# "Legion accuses Harper government of discrimination over benefits"



## The Bread Guy (22 Jul 2011)

> The Royal Canadian Legion is accusing the Conservative government of discrimination for offering support services only to Afghanistan veterans instead of all military personnel.
> 
> At issue is the Legacy of Care Program announced in September 2010 by former Veterans Affairs Minister Jean-Pierre Blackburn and Defence Minister Peter MacKay, which promised five major support services to Canadian Forces veterans.
> 
> ...


Source:  _Toronto Star_, 22 Jul 11


----------



## GAP (22 Jul 2011)

The issue was with Afghan Vets, it was sorted out for Afghan Vets....period....the Legion is wrong.


----------



## Wookilar (22 Jul 2011)

Agreed.

A couple of thoughts though:

1) It sets a precedence for differential treatment based solely on theater of operations, which will be decided by VAC, not DND/CF. Since there are (next to) no CF pers inside VAC, who exactly, and by what process, will this be decided? I can see where this might be unfair discrimination. Since the current mission in A'stan is simply another NATO mission, what differentiates it, on a legal basis, from KFOR?

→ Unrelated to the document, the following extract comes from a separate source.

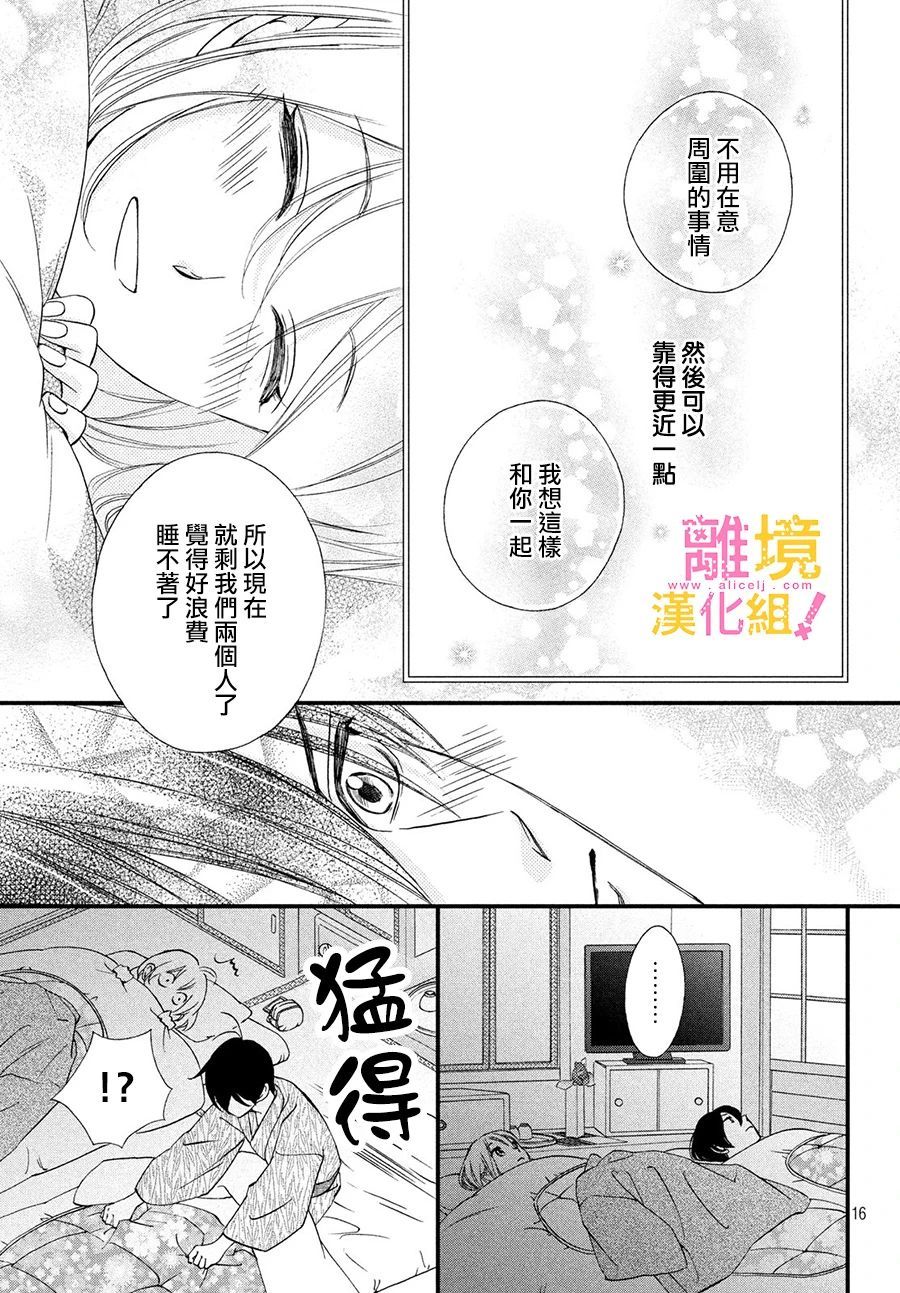 绝对不能心跳不止！韩漫全集-第25话无删减无遮挡章节图片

2) This is going to be an administrative nightmare. VAC has a hard enough time keeping fairly simple files together. This adds another level of complexity that, quite frankly, I do not trust them to handle appropriately. Also, what about injuries that originally happened somewhere else, but are made worse in A'stan (which is quite common)? How will that work?

3) This seems to me to be the good idea fairy coming to roost. Since VAC seems preoccupied by $ spent on programs (which is their only reason for existing: i.e. to spend money on appropriate programs), the amount of money that we are talking here would be a drop in the bucket compared to the overall costs if only applied to claims from A'stan.

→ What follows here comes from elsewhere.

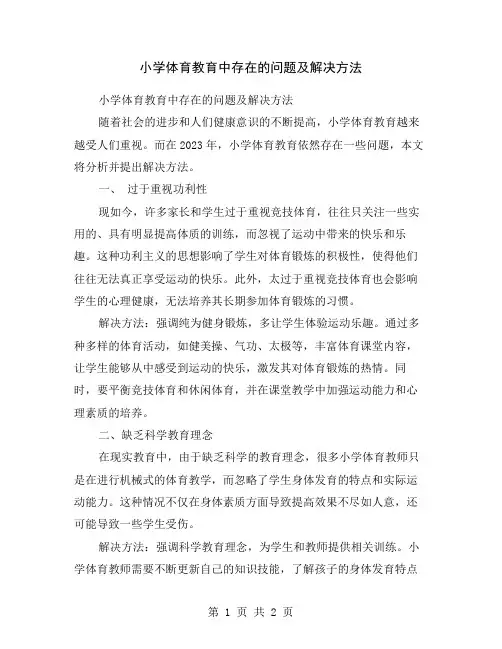 小学体育教育中存在的问题及解决方法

I think this will _appear_ to be simply penny pinching with no real justification of segregation forthcoming.

Wook


----------



## CountDC (22 Jul 2011)

GAP said:
			
		

> The issue was with Afghan Vets, it was sorted out for Afghan Vets....period....the Legion is wrong.

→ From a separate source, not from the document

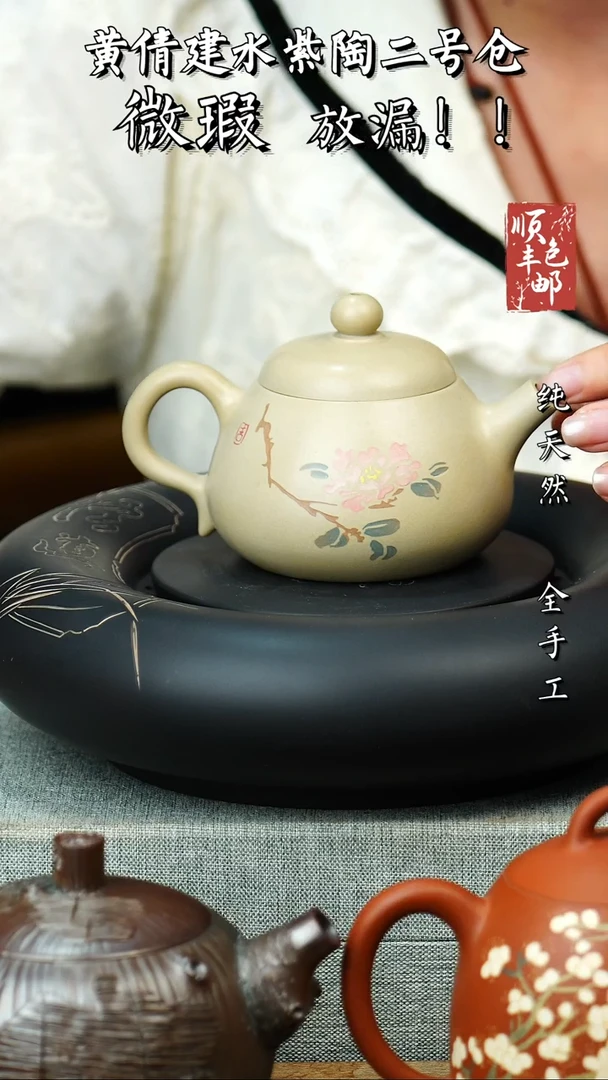 壶黄倩建水紫陶微瑕 22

So our comrades in arms that are serving on numerous other operations do not deserve the same level of care?  I agree with the Legion on this - if Johnny goes on a small op and gets shot up then he deserves the same treatment as an Afghan vet.  I imagine though that this won't become a real issue until it happens which is only a matter of time.


----------



## GAP (22 Jul 2011)

My bad, I was referring to issues based on old VA act, and then the new issues created when they changed it in 2007....I guess I didn't read it close enough...


----------



## 57Chevy (22 Jul 2011)

milnews.ca said:
			
		

> Patricia Varga, the Legion’s Dominion president said in a statement she was “appalled that such blatant discrimination is taking place.”



So am I.


----------



## Jimmy_D (27 Jul 2011)

I think they should make it all vets ill or injured, go back to the pension plan instead of a benefit cheque, Because now they pay for this and pay for that ( which yes is good ) but thats what the monthly pension was supposed to be for and was not considered by some newer soldiers. Some younger soldiers on the old system see that pension as a source of income not a way to support their injury or illness, and the same goes with the new Benefit cheque, A young injured soldier, who is not well knowledged with investing can just blow large amounts of $$ that is supposed to help them through life.


----------